"Il faut se défendre de nos ennemis comme de la peste" dit la reine.

"Et qui sont nos ennemis ?" demande le fils.

"Tous ceux qui ne sont pas nous, sont nos ennemis".

         Edifiant ! D'autant que l'on apprend par ailleurs que ce fils est le fruit de l'inceste entre la reine et son frère. Tout le récit qui va suivre égrène les variations de l'horreur, du carnage et du malheur. Comme dans les fortes tragédies grecques, un ratage originaire de la chaîne symbolique détermine le cycle fatal dont la mort est l'issue inévitable. Oedipe, parricide, frère et père de ses enfants ; Agamemnon sacrifiant sa fille à Artémis ; Oreste matricide. Liaison désastreuse de l'inceste et du meurtre.

Dire : "tous ceux qui ne sont pas nous, sont nos ennemis" c'est poser l'Un exclusif comme norme absolue /l'Un du couple (incestueux), l'Un du clan ou de la famille, l'Un de la sexualité, car en toute rigueur cette position revient à nier la différence sexuelle : frère et soeur sont psychiquement interchangeables, la différence organique ne faisant pas différence, niée comme telle dans la structure (je suis toi, tu es moi).
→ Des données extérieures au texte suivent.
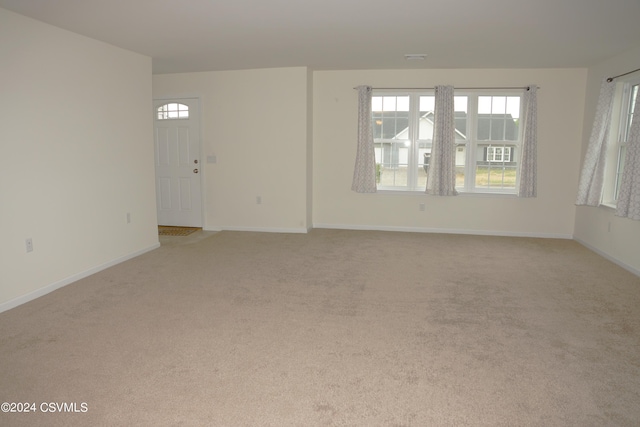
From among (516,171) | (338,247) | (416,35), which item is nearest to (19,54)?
(416,35)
Dans l'avant dernier épisode de l'ultime saison, le frère dira à sa soeur (ils en sont à l'article de la mort, dans l'extrême détresse de la fin) : "Regarde moi, regarde moi, la seule chose qui compte c'est nous deux, c'est nous seuls, et tout le reste n'a aucune d'importance". Le monde peut  s'effondrer, et de fait tout s'effondre autour d'eux, mais eux sont là, unis dans la mort comme ils l'étaient dans la matrice (ils étaient jumaux) ; la vie n'aura été que le détour pathétique et sanglant qui ramène à l'origine.

On dira peut-être : toute vie est l'intervalle entre deux néants. Dans l'absolu tout s'égalise. Oui, mais dans le cours concret de la vie, vivre selon une norme aberrante, celle de l'Un, ou selon le principe de la différence maximale, cela ne revient pas au même. Il faut clairement poser les fondements de l'ordre symbolique, déterminer et nommer les places respectives (mère, père, fils, fille etc), énoncer la loi de la différence sexuelle, les éléments structuraux de la transmission et de la filiation, nommer correctement les sujets (à la fois assujettis à l'ordre symbolique et sujets de la parole), considérer autrui comme un autre sujet - sans quoi surgissent les plus grands désordres, chacun se croyant autorisé à exercer son pouvoir sans contrôle et sans limite : assassiner le rival, coucher avec sa soeur, instaurer un régime de terreur, torturer à plaisir, s'installer dans l'illimité à la manière d'un dieu. On trouve tout cela dans la série, dans l'exacerbation, jusqu'à la folie. Hélas, ce qui est montré ici se retrouve dans l'Histoire, à toutes les époques, dans tous les continents, macabre illustration de la folie ordinaire des hommes.

Voici que l'on a déterré des charniers vieux de plusieurs millénaires. On a cru que nos ancêtres préhistoriques étaient plus pacifiques que nous, eh bien non ! Il faut déchanter encore : le crime de masse est hélas une constante de notre espèce, sanglante et ravageuse !

La conclusion s'impose : seule l'édification d'un ordre symbolique solide et stable permet la pacification des rapports familiaux, claniques et politiques. Mais on voit que cette disposition est en fait très précaire, fragile et inconstante. D'où les désordres, les conflits, les guerres et les carnages. Si bien que l'humanité balance sans cesse entre l'anarchie et le pouvoir despotique, supposé ramener l'ordre, et qui se désagrège dans l'anarchie. Entre ces deux extrêmes quelques plages paisibles, où l'on respire enfin, avant de sombrer dans un nouvel âge de fer.